>>>>
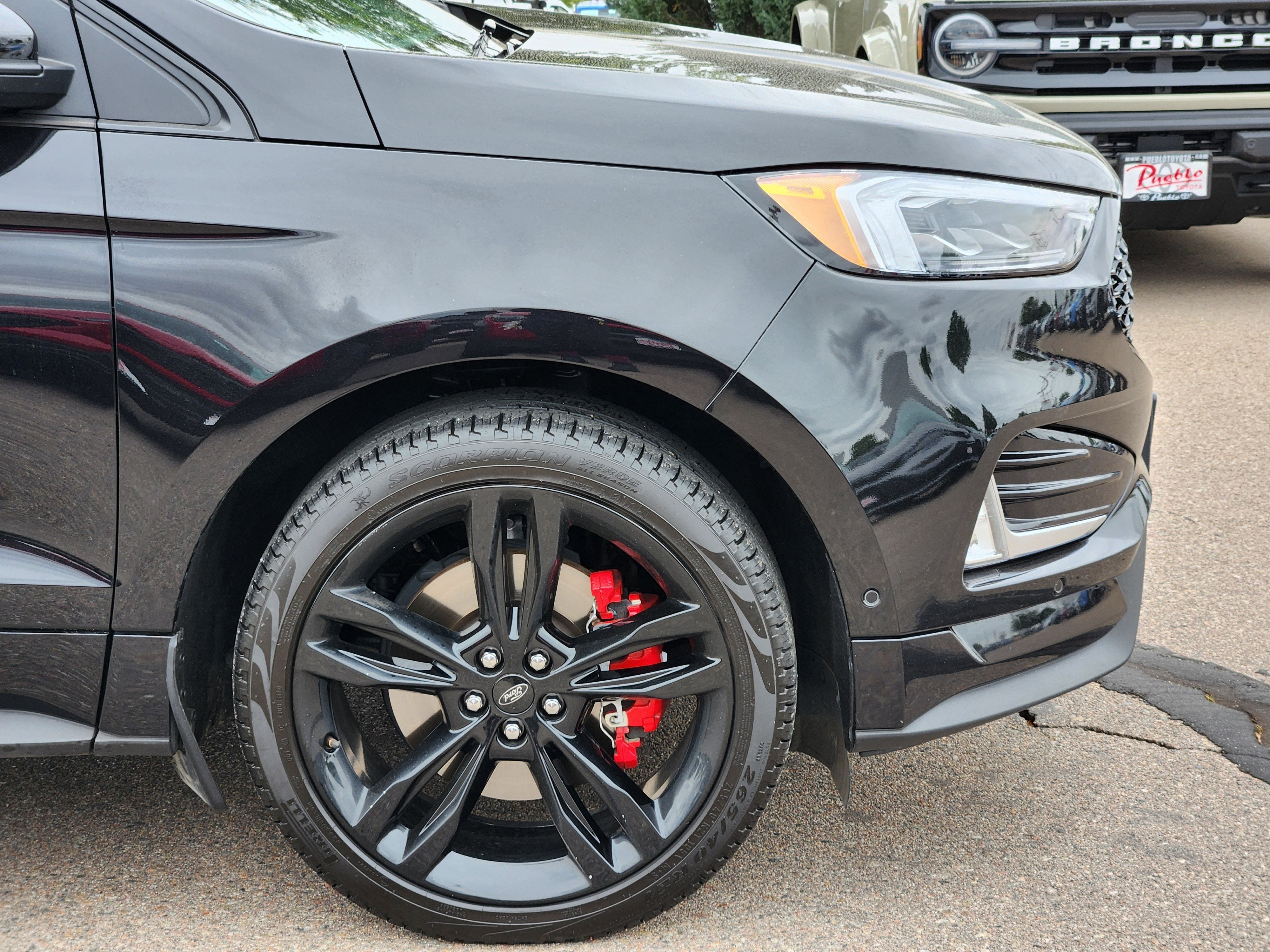 2019 Ford Edge ST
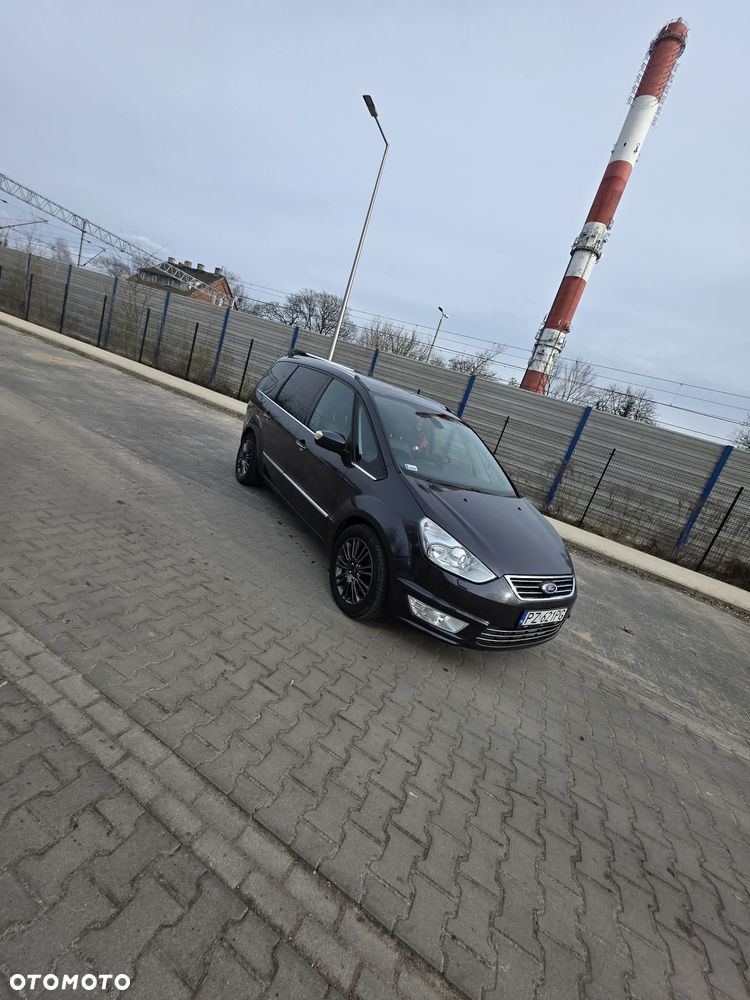 Ford Galaxy 2.0 TDCi Titanium MPS6 - 8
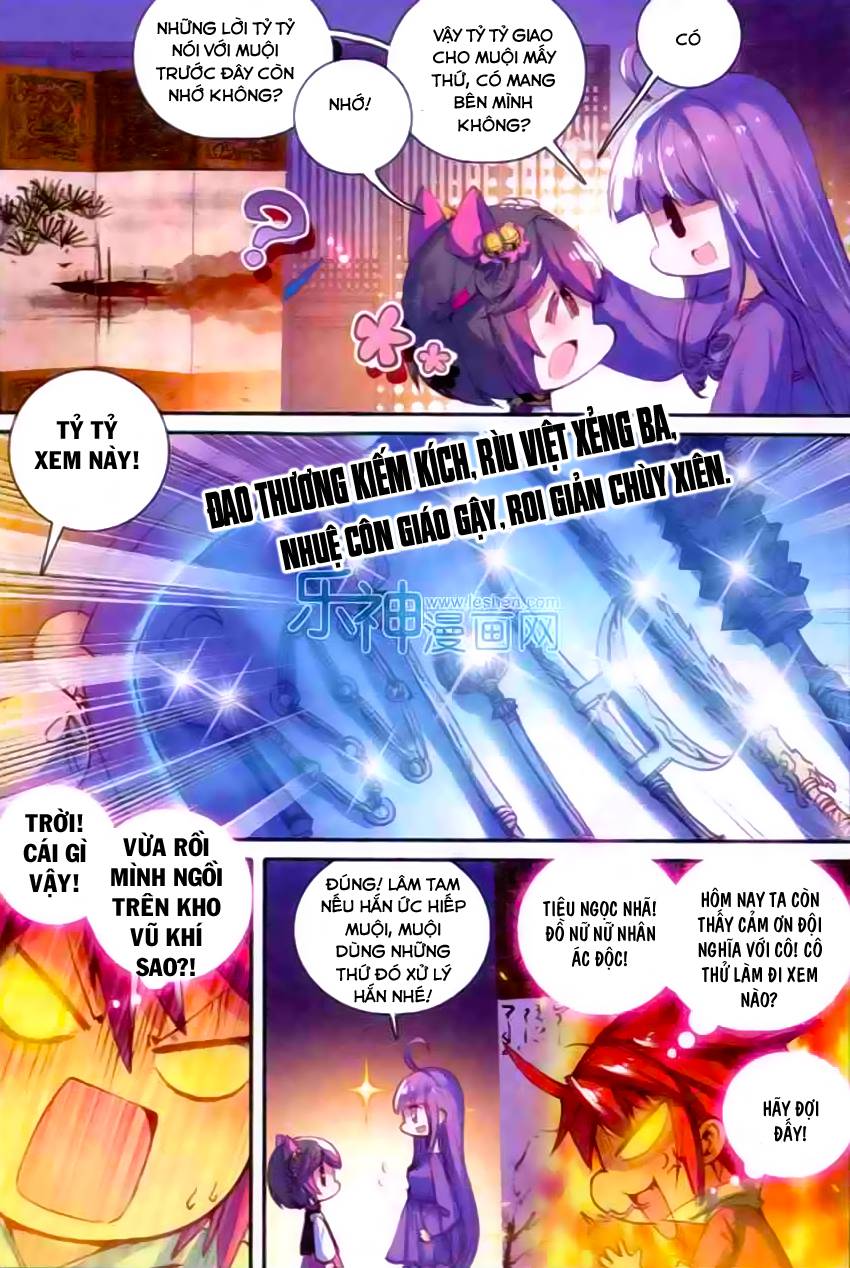 Cực Phẩm Gia Đinh Chap 50 - Next Chap 51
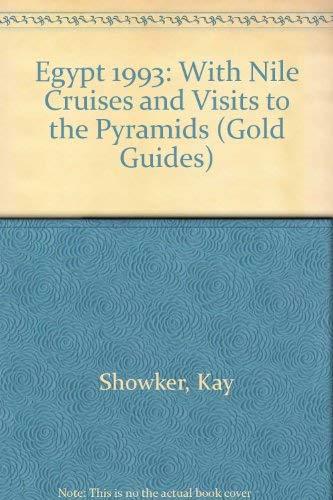 Egypt (Gold Guides)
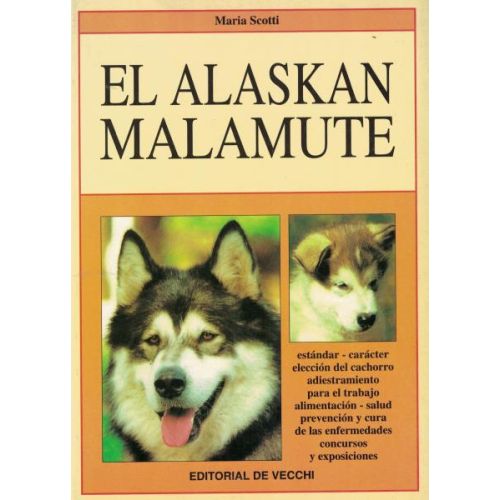 ALASKAN MALAMUTE, EL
<<<<
**Exercise directions:**
Retype all the entries exactly; drop the pictures.

**Response area:**
 2019 Ford Edge ST
 Ford Galaxy 2.0 TDCi Titanium MPS6 - 8
 Cực Phẩm Gia Đinh Chap 50 - Next Chap 51
 Egypt (Gold Guides)
 ALASKAN MALAMUTE, EL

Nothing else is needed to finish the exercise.